- Pasaje seleccionado
----
Nos pincha un estilete al remarcar lo duro que es vivir entre fragmentos, entendidos como ruinas o como restos, como todo aquello que “sobrevive” al presente solo porque lo recordamos una y otra vez para mantenerlo vivo, aunque sea de manera vicaria, pero sabiendo que el tiempo solo nos va dejando restos, ruinas, recuerdos y destellos vagos semidesaparecidos en la bruma.
Acudimos a las palabras para consolarnos de las pérdidas, para que reconstruyan eso que desapareció para siempre y lo instalen en nuestra memoria, ante nuestros ojos como fue en algún momento, para que volvamos a oír su voz desde la penumbra y nos libre del dolor durante algunos instantes.
Por otra parte, el erosivo tiempo hace que parte importante de nuestras vidas (nosotros, nuestros seres queridos, las actividades, los sueños y deseos) vaya desvaneciéndose en el pasado, y solo puede regresar, en ocasiones y mientras nuestra memoria lo permita, convertida en fragmentos cada vez más difíciles de armar y con una precariedad que hace aún más difícil creer que algo ha sido verdaderamente real.
Esta novela – catálogo nos enfrenta a una tarea imposible: reconstruir un museo cuyos objetos fueron devorados por el fuego. Nos enfrenta también a enjuiciar los criterios que subyacen a la presencia de ciertos objetos y a la ausencia de otros, porque implica temas valóricos, ideológicos y políticos: no hay inocencia en las presencias ni en las ausencias. Finalmente, nos impele a preguntarnos por aquello que recordamos y aquello que hemos olvidado o, quizás, hemos querido olvidar de manera consciente, para armar un gabinete personal de curiosidades que no nos cuestione, pero que tampoco nos exija cuestionar.
----
- Tareas del ejercicio
1. Traduce al inglés esta oración del pasaje sobre la memoria y los fragmentos: "Acudimos a las palabras para consolarnos de las pérdidas, para que reconstruyan eso que desapareció para siempre y lo instalen en nuestra memoria, ante nuestros ojos como fue en algún momento, para que volvamos a oír su voz desde la penumbra y nos libre del dolor durante algunos instantes."
2. Escribe una continuación del pasaje sobre la memoria y los fragmentos a partir de su última oración.
Los ítems provienen de una fuente distinta a la del pasaje.

- Ítems dados
----
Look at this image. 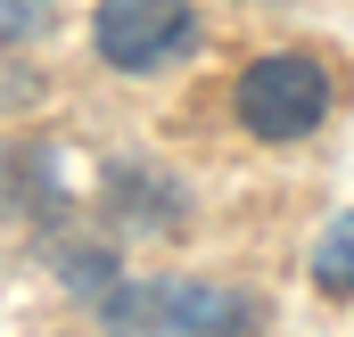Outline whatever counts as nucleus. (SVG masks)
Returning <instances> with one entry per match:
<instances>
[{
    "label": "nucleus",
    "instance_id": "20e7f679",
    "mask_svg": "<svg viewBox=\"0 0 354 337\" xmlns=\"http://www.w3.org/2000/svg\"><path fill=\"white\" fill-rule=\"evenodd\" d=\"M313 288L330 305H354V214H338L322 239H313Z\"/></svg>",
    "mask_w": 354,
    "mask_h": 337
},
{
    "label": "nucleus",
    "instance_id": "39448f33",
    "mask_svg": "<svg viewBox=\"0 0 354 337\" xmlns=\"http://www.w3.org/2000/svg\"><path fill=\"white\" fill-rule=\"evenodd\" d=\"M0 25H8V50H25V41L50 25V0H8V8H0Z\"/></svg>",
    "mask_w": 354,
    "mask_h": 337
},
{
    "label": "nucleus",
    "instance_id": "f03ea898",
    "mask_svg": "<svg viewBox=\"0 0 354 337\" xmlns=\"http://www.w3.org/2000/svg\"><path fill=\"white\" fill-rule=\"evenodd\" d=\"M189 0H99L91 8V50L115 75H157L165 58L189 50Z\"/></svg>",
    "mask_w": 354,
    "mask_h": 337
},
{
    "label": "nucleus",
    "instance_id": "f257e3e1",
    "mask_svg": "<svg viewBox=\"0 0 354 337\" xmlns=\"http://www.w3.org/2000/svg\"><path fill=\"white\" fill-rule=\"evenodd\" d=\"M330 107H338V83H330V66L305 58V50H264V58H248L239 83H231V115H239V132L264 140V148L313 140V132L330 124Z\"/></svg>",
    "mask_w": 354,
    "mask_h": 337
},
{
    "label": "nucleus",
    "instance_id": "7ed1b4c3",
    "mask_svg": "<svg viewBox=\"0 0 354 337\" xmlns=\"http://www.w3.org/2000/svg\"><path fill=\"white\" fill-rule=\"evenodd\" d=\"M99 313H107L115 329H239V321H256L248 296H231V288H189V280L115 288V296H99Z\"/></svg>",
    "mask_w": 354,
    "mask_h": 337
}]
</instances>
----
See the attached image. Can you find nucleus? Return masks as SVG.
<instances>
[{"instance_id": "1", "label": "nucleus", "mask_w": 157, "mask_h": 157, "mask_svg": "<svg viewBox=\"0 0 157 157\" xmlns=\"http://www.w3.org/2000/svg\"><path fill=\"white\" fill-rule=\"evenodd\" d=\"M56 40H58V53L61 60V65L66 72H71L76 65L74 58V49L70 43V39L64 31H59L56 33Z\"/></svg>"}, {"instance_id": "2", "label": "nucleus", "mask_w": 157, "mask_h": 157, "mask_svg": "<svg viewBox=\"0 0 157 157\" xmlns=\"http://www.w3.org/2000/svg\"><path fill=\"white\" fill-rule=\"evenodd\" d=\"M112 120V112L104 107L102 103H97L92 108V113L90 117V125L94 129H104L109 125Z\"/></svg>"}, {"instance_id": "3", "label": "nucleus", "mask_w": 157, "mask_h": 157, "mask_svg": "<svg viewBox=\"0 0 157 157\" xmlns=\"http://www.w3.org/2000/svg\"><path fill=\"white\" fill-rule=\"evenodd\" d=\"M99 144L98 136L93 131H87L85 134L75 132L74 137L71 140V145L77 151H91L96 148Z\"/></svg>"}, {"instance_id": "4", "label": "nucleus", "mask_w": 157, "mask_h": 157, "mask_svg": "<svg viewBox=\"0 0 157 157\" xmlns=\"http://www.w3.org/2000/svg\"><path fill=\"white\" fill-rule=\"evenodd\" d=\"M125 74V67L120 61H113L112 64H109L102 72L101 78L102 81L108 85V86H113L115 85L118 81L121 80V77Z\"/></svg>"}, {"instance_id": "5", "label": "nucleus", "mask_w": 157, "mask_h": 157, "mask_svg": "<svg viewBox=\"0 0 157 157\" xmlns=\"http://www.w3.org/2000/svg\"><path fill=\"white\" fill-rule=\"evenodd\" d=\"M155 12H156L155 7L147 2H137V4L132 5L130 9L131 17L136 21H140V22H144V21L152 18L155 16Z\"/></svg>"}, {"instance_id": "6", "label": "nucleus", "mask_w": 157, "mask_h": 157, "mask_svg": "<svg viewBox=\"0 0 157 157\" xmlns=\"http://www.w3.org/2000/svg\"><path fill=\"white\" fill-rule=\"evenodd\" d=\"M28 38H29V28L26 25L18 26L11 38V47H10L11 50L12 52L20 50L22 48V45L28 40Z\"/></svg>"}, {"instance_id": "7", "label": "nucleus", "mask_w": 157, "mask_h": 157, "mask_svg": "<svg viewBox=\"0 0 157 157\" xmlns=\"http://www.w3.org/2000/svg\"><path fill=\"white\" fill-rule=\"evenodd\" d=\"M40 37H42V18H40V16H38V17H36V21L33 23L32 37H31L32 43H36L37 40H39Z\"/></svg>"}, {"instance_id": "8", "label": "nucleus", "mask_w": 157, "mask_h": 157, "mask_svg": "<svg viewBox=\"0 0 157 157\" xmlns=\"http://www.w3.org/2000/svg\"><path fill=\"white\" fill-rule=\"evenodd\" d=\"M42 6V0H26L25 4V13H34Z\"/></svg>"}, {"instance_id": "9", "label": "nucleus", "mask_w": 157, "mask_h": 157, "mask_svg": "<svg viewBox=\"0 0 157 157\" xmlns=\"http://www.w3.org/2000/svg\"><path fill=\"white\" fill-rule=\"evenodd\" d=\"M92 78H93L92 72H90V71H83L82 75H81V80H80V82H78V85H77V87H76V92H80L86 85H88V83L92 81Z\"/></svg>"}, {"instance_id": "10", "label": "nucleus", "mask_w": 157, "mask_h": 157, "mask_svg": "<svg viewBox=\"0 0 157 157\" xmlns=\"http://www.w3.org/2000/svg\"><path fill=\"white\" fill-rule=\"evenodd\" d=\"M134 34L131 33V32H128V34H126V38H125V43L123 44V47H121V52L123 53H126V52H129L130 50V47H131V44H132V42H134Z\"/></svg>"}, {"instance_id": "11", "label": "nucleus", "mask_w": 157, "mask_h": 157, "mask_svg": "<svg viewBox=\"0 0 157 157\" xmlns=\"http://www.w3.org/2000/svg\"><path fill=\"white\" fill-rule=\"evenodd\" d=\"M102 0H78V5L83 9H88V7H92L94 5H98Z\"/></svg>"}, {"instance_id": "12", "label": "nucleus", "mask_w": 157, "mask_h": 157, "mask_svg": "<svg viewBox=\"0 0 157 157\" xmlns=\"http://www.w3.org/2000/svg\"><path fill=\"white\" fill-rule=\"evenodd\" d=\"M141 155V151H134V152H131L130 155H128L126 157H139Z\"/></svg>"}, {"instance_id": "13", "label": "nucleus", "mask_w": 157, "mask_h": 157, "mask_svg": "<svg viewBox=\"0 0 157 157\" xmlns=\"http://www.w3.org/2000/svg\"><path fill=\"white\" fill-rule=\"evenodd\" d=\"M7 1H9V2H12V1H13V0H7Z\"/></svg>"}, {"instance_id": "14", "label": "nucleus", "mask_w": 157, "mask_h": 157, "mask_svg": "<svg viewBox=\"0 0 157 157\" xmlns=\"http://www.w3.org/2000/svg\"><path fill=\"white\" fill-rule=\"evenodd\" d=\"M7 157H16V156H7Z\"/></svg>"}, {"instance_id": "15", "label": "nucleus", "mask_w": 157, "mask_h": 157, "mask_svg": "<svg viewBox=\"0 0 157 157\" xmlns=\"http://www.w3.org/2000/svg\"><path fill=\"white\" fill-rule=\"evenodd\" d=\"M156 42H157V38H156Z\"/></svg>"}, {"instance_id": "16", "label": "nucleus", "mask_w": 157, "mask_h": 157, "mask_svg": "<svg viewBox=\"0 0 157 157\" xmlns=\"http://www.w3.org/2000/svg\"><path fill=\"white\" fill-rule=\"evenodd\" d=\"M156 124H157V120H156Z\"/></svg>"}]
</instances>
----
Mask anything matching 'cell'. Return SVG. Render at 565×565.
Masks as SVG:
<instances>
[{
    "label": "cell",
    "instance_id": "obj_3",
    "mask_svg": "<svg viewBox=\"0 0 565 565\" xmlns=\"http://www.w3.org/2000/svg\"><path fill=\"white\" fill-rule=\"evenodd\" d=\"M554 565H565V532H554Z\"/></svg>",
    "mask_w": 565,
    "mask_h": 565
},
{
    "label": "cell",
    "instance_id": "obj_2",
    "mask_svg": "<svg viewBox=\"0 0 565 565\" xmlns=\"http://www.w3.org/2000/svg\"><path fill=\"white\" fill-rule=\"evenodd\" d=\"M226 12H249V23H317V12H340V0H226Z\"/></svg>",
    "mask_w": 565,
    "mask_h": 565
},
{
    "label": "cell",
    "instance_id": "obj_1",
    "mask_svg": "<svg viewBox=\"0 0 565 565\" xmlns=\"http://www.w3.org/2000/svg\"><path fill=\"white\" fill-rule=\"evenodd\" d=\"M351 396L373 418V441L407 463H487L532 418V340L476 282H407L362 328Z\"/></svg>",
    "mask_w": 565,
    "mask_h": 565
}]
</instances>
----
- Respuestas
1. We turn to words to console ourselves for our losses, so that they may rebuild what vanished forever and set it in our memory, before our eyes as it once was, so that we may hear its voice again from the half-light and it may free us from pain for a few moments.

2.
Estamos en presencia de un libro notable no solo en su concepción y sus contenidos, sino también por su capacidad de ayudarnos a ilustrar e iluminar de manera muy profunda un especial momento de nuestro acontecer histórico y social (sin duda, posterior a su escritura), que ha sido definido como un “despertar” colectivo y que, en lo fundamental, corresponde al reconocimiento de que temas vitales para toda sociedad que creíamos presentes y reales, no eran sino una estremecedora y grave ausencia: educación, salud, vivienda, pensiones… Estaban detalladas en un catálogo que parecía real, pero su realidad solo era tal para quienes pudieran pagar por ella.
Invito a nuestros lectores a leer este libro, porque pertenece a ese tipo de escritura que expande nuestras capacidades interpretativas, como toda buena literatura, y nos permite ver más allá de la bruma, la externa y la interna.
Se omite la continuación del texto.